BHP is a safer choice in uncertain times
Mar 30 2009 By Andrew Miller, The Journal
BHP Billiton: We continue to see BHP as the safer choice in mining in uncertain times, thanks to its very strong balance sheet, ongoing progressive dividend Policy and high-quality assets.
Further production cuts are still possible, but relative to peers, we think the group benefits from lower operational and financial leverage. The latest results were at the top end of market expectations, and the company stood out from the pack by delivering on its dividend commitment, raising the interim payment by 41%.
Friends Provident: Friends Provident has proven a strong performer relative to the market in recent months on account of its defensive balance sheet and attractive valuation. The group encountered significant difficulties at the start of 2007, but following a number of strategic reviews, and a new management team, the future now looks brighter.
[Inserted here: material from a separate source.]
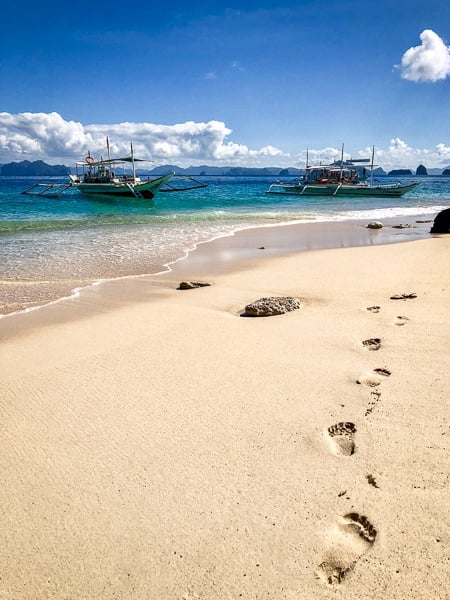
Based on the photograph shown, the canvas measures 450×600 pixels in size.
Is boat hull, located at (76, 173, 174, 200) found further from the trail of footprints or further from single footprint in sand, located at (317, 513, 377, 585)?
single footprint in sand, located at (317, 513, 377, 585)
Compared to its life insurance competitors, the solvency and capital position is much stronger, with very little exposure to corporate bond default or further equity market falls. Last year the group moved its accounting to the new MCEV standard under conservative assumptions, so we expect no surprises on this front. The valuation is undemanding and the overseas division should provide growth opportunities.
Standard chartered: Was a standout performer at its full-year results. Following its rights issue, its capital position looks quite strong, and it was able to add to its capital through improved profits in H2. While Standard Chartered is seeing slowdowns in both its consumer and fast-growing wholesale divisions, we still think its geographic diversity and lack of exposure to the leverage problems in the western economies place it at a fundamental strategic advantage.
We rate the shares as outperform with double-digit total return upside from current levels.
Wood Group: Wood Group’s full-year results highlighted the defensive qualities of the business, and the tone of guidance for the next couple of years was fairly confident. Similar to other oilfield services companies, we expect Wood Group to be negatively affected by the cutback in oil & gas and utility companies’ investment programmes, and margin expansion will probably stall in the medium term.
However, on a relative basis, we continue to believe Wood Group should fare better than peers, offering an attractive combination of operational visibility, growth prospects and low financing risk.